Милая Семеновна, ты всегда отличалась простодушием и непосредственностью, за это мы все любили тебя и, может быть, только с тобой были всегда искренними. Но что я тебе сейчас отвечу? Можно, конечно, сказать, что мне было некогда. Сколько там насчитал наш корабельный Айболит? Кажется, всего сорок один день в году мы стояли у причала. А чистых только четверо суток. Когда же мне было жениться?
Впрочем, ты знаешь, что дело вовсе не в этом.
Я смотрю на Анютку. Она тоже смотрит на меня, и в ее голубых с поволокой глазах — ничего, кроме любопытства. Неужели она все забыла?
13
Тогда я решил преподнести ей сюрприз и телеграмму не дал. Потом сам жалел об этом, потому что найти тот кишлак оказалось совсем не просто. Я летел самолетом, шел на пароходе морем, ехал на поезде, а последние тридцать семь километров добирался верхом на ишаке.

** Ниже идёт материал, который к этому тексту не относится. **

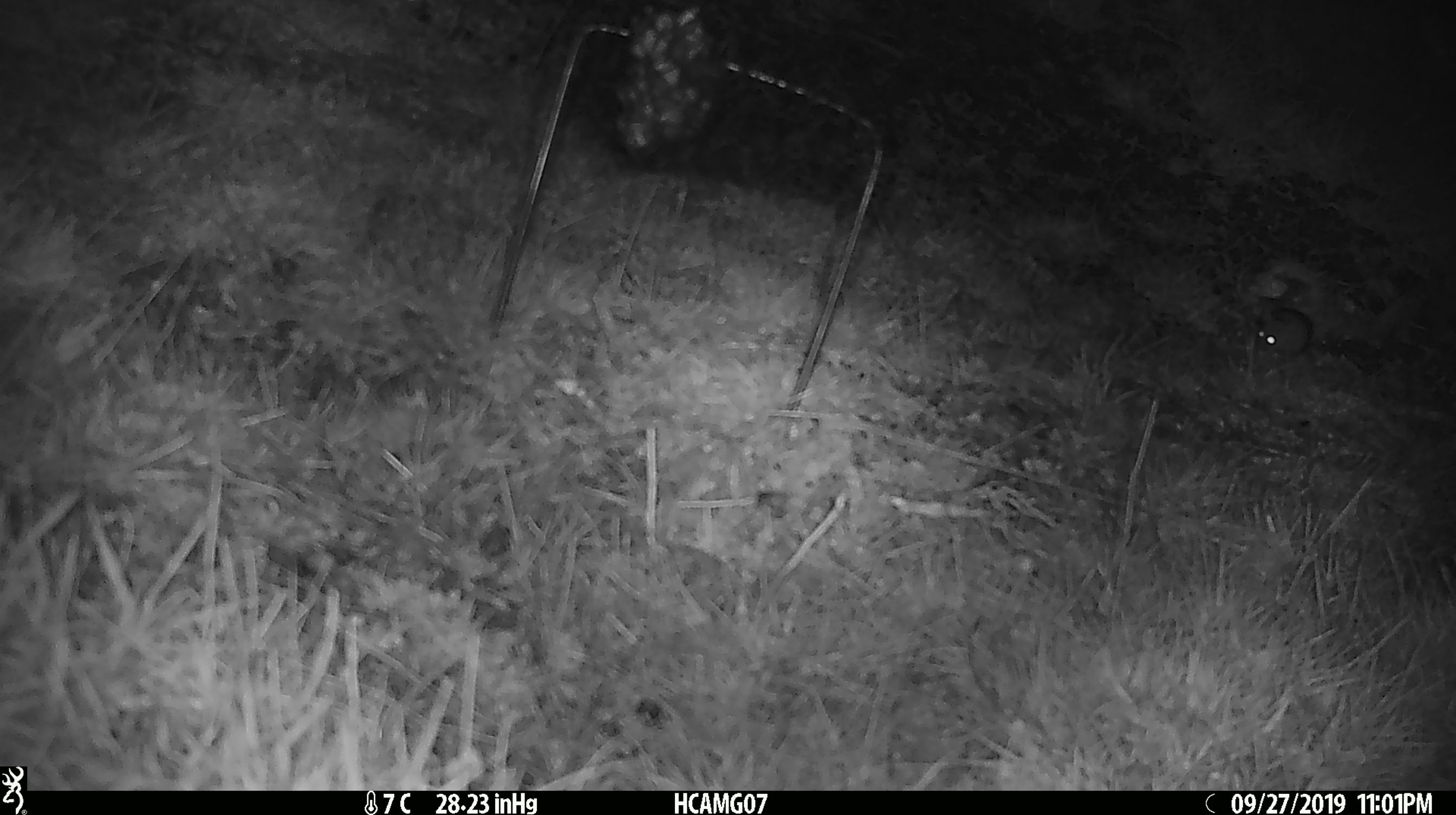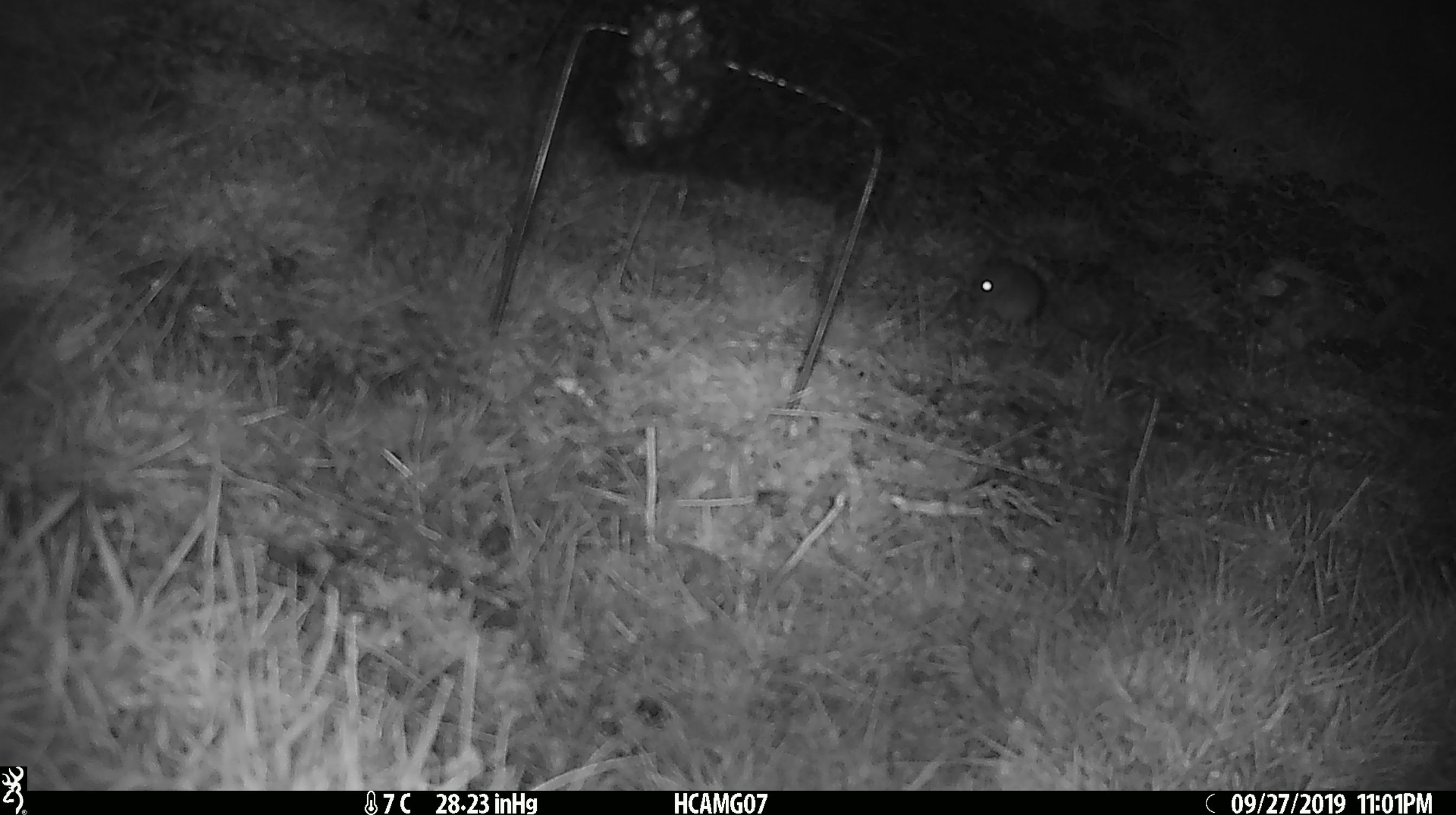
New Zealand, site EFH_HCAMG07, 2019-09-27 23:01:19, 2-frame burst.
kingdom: Animalia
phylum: Chordata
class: Mammalia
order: Rodentia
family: Muridae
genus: Mus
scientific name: Mus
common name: mouse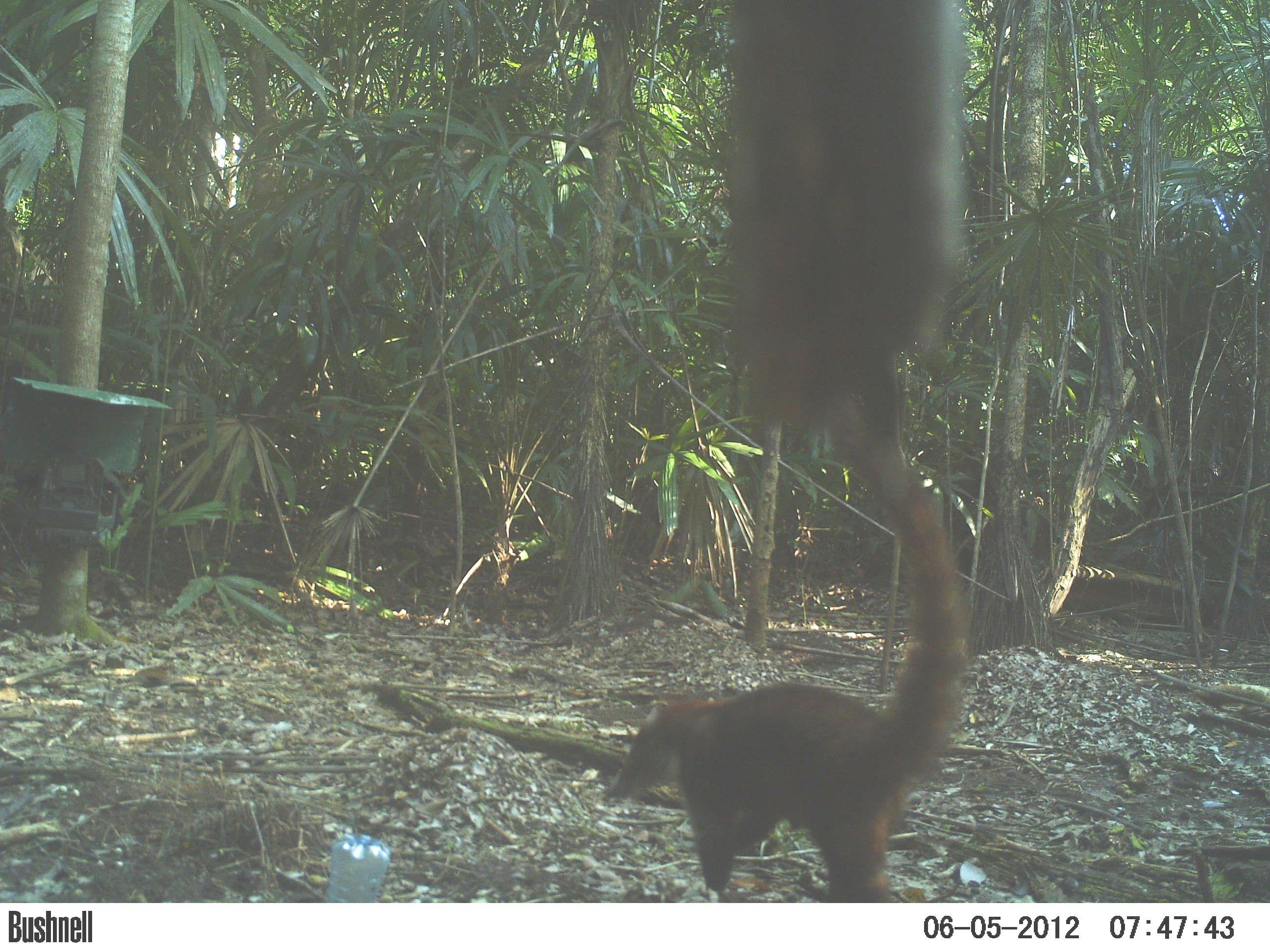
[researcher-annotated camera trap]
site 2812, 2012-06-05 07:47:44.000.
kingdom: Animalia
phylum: Chordata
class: Mammalia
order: Carnivora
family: Procyonidae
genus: Nasua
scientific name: Nasua narica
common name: white-nosed coati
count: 1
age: adult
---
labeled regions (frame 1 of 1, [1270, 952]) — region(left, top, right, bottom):
nasua narica: region(603, 400, 969, 900)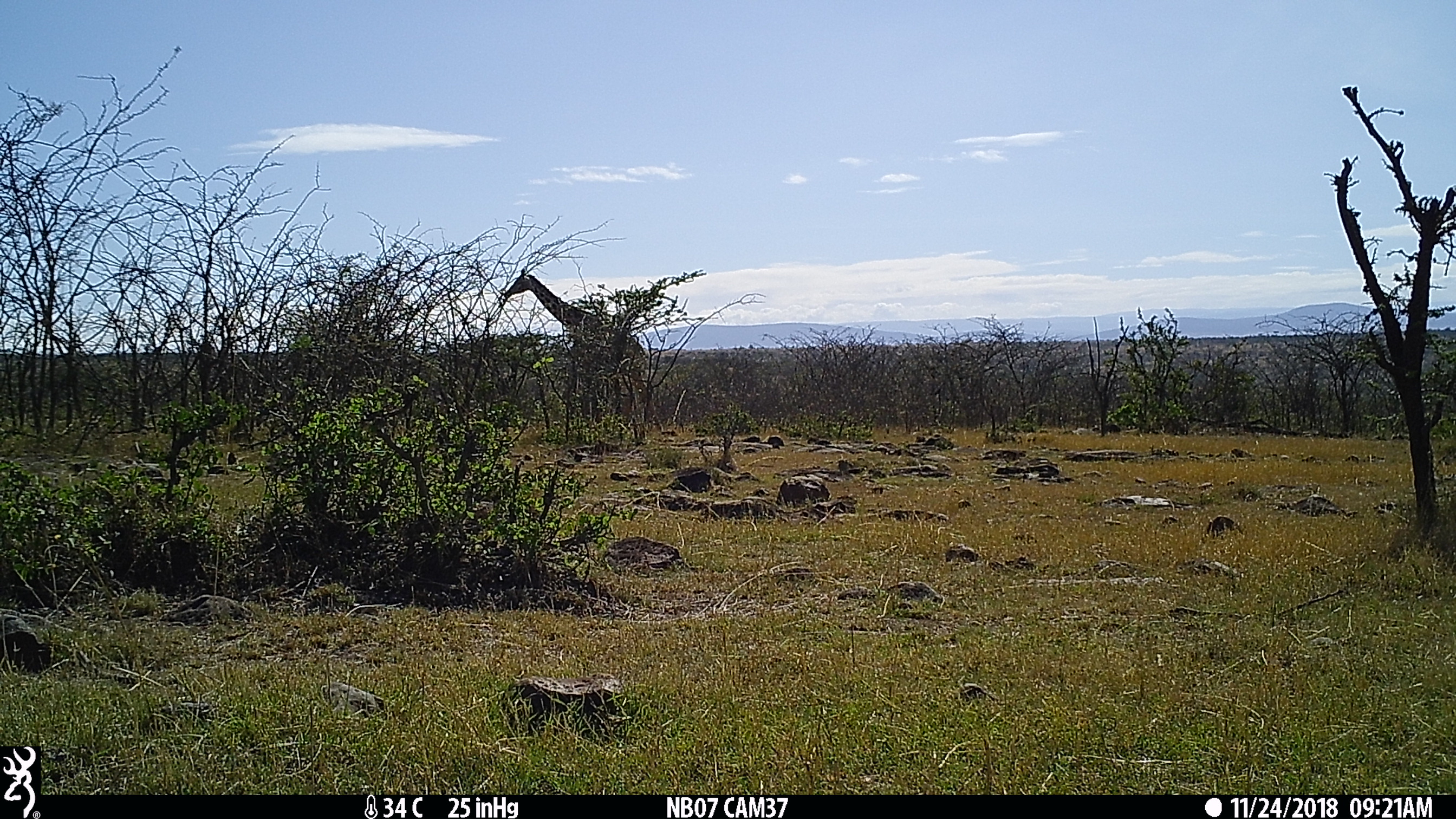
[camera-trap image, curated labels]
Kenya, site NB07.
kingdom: Animalia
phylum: Chordata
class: Mammalia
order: Artiodactyla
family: Giraffidae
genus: Giraffa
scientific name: Giraffa camelopardalis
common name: northern giraffe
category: giraffe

Зрелище, видимо, было презабавное, если учесть, что в первый свой офицерский отпуск я отправился в парадной форме, при кортике и при двух медалях, выданных мне отнюдь не за боевые заслуги, а по случаю юбилеев.
Впрочем, за тридцать семь километров пыльной дороги даже медали потускнели, не говоря уже о парадной тужурке, ставшей похожей на обыкновенный ватник.
Перед кишлаком я все-таки вытряхнул пыль, почистил носовым платком медали и ботинки и под эскортом ватаги вездесущих мальчишек чинно прошествовал к расположенной в центре кишлака амбулатории. Перед кабинетом врача сидели две старухи, закутанные в темные платки, они наперебой защебетали что-то по-своему. Наконец я уловил знакомое слово «начальник» и понял, что они хотят пропустить меня вне очереди. Я жестами объяснил, что благодарю их, и сел подальше от двери. К счастью, за мной никого не было, и я вошел в кабинет последним.